START Given records

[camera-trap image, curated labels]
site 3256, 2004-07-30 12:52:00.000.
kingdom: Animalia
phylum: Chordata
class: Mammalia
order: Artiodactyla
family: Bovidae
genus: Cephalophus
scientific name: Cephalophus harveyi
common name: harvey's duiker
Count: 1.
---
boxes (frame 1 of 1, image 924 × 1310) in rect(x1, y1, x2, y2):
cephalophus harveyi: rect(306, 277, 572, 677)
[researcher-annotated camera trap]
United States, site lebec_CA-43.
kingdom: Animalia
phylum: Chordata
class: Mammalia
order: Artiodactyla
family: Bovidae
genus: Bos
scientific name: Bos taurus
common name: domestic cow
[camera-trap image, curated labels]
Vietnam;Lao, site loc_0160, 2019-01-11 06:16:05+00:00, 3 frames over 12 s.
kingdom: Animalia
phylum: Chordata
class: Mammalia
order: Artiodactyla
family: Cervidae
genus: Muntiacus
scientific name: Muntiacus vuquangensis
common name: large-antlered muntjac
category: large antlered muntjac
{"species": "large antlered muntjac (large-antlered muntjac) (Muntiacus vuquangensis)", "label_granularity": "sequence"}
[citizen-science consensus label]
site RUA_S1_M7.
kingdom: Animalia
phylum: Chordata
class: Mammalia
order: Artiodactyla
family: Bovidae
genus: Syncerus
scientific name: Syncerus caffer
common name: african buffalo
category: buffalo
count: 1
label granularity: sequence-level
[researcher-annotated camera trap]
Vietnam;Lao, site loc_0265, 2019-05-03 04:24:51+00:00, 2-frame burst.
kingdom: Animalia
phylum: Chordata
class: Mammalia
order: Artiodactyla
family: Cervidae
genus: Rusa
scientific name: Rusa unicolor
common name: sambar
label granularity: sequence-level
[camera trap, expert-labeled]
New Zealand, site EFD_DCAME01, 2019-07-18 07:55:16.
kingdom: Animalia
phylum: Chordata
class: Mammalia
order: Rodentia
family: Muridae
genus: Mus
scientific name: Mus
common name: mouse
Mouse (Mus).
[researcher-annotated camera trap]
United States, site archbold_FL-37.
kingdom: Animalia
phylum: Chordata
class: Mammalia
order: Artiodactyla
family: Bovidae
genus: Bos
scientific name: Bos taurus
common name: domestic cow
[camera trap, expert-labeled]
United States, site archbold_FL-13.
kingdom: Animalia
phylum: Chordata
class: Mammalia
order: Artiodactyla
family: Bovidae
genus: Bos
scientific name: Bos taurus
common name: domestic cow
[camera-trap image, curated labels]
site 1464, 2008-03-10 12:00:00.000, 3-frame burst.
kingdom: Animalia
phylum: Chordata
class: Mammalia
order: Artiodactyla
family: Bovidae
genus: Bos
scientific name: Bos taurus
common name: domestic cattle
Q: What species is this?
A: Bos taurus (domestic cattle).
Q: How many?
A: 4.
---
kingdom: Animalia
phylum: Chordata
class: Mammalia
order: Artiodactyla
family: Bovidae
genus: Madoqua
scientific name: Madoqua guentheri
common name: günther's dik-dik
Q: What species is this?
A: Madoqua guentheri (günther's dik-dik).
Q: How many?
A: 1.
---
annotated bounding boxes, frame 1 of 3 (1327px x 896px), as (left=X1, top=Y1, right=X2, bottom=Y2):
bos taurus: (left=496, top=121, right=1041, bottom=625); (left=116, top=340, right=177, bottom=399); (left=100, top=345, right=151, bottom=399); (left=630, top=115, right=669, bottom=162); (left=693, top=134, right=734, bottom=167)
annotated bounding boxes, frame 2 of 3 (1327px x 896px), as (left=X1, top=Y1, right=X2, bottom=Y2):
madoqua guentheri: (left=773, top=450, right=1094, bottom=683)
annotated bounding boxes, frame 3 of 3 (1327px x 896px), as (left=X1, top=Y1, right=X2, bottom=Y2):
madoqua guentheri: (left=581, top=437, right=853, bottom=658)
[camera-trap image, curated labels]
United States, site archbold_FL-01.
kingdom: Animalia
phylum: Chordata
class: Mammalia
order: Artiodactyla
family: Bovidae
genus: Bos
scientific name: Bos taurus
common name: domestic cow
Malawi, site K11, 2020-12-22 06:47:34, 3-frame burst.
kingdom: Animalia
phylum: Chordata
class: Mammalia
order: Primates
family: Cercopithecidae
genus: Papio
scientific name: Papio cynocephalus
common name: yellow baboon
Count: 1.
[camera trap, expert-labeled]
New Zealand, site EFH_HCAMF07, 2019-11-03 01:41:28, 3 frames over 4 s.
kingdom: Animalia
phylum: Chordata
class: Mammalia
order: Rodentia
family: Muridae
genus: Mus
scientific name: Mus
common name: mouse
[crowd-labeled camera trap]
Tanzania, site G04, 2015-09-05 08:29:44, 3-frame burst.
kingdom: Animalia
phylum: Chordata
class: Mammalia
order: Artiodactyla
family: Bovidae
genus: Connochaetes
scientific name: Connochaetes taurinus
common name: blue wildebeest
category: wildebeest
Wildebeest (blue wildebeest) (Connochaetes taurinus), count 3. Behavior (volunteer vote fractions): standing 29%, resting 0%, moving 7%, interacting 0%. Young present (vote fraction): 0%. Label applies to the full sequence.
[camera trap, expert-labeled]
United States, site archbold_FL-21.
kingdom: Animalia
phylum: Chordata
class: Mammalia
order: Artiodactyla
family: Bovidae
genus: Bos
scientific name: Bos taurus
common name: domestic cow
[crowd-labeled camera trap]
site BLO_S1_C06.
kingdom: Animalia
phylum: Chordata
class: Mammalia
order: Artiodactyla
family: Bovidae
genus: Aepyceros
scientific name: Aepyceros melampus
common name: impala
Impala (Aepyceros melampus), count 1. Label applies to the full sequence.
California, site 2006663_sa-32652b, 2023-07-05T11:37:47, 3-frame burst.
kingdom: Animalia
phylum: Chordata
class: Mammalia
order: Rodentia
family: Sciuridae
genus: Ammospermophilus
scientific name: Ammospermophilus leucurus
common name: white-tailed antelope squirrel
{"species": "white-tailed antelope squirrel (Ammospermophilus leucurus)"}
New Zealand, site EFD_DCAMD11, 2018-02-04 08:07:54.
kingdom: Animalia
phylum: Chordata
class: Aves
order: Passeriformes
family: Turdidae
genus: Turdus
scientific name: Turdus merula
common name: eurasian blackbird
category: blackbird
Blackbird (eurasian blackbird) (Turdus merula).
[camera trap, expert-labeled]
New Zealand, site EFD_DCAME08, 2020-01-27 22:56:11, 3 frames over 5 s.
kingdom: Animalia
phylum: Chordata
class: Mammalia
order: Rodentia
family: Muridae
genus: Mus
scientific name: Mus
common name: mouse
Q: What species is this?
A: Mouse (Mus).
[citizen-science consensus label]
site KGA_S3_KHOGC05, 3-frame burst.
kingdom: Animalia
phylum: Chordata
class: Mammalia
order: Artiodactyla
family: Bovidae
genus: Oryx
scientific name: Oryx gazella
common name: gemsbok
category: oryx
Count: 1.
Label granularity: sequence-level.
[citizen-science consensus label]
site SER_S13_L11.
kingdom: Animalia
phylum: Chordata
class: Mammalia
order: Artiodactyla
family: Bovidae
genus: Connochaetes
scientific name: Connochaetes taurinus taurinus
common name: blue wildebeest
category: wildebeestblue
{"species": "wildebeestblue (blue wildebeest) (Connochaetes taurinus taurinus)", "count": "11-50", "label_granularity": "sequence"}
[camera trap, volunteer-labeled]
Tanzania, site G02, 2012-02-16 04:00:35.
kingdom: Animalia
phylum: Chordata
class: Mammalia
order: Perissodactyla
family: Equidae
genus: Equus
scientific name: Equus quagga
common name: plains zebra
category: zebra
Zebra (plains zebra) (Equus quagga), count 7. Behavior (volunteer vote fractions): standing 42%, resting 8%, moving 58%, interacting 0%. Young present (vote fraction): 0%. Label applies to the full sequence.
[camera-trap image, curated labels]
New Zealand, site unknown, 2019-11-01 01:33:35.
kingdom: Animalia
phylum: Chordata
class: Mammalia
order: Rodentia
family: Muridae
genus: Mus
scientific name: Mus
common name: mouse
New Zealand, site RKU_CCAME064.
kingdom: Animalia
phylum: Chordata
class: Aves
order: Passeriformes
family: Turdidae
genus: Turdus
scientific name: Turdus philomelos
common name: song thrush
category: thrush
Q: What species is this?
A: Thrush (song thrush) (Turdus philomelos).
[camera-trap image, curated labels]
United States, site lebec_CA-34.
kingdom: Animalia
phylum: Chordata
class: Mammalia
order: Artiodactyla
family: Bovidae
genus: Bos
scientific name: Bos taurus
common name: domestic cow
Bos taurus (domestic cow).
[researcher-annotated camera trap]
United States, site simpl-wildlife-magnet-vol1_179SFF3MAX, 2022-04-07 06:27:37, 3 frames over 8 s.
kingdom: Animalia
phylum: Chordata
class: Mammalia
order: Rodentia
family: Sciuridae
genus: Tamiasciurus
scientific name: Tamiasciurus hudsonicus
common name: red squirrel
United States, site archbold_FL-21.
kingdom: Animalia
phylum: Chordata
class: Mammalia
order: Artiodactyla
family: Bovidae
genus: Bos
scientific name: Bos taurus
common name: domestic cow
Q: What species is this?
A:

END Given records

What is needed: Line count for "Vietnam": give the number of lines in the data above that include it, and nothing else.

Solution for this problem: 2